Lie Access Neural Turing Machine
Greg Yang
TL;DR
The paper introduces the Lie Access Neural Turing Machine (LANTM), an external-memory architecture where memory keys live in a Euclidean space and are accessed via random addresses or Lie-group actions, enabling continuous, differentiable memory manipulation. A key contribution is the InvNorm read scheme, which uses inverse-distance weighting to retrieve memory in the Euclidean key space, and its superior generalization to longer sequences with far fewer parameters than a corresponding LSTM baseline. The work shows that LANTM-InvNorm excels on permutation, arithmetic, and program-like tasks, while SoftMax-based reading underperforms on several benchmarks, highlighting the importance of distance-based key addressing in this setting.
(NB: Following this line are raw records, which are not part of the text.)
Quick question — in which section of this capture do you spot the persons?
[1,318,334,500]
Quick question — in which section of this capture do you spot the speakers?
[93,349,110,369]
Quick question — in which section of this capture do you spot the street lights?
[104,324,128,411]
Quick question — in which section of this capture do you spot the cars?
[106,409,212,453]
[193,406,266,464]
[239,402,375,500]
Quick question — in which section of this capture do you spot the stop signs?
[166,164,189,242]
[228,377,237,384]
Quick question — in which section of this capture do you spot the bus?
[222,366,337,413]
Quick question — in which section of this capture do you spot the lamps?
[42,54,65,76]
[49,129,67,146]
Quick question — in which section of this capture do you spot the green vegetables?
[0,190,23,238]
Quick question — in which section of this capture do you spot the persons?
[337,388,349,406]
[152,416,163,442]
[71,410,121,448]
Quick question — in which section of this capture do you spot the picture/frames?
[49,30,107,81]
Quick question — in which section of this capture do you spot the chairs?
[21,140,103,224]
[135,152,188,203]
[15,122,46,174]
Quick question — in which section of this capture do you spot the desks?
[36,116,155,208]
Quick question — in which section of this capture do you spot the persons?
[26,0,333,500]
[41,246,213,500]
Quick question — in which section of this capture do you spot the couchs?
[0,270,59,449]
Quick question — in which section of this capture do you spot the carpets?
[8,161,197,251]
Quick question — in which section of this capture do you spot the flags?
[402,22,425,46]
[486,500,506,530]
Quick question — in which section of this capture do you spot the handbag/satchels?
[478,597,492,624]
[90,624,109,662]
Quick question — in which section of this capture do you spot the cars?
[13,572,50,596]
The authors also discuss generalization to other manifolds (e.g., Poincaré disk) to control key growth and outline future directions for integrating structured reasoning with neural memory in continuous domains.
Abstract
Following the recent trend in explicit neural memory structures, we present a new design of an external memory, wherein memories are stored in an Euclidean key space $\mathbb R^n$. An LSTM controller performs read and write via specialized read and write heads. It can move a head by either providing a new address in the key space (aka random access) or moving from its previous position via a Lie group action (aka Lie access). In this way, the "L" and "R" instructions of a traditional Turing Machine are generalized to arbitrary elements of a fixed Lie group action. For this reason, we name this new model the Lie Access Neural Turing Machine, or LANTM. We tested two different configurations of LANTM against an LSTM baseline in several basic experiments. We found the right configuration of LANTM to outperform the baseline in all of our experiments. In particular, we trained LANTM on addition of $k$-digit numbers for $2 \le k \le 16$, but it was able to generalize almost perfectly to $17 \le k \le 32$, all with the number of parameters 2 orders of magnitude below the LSTM baseline.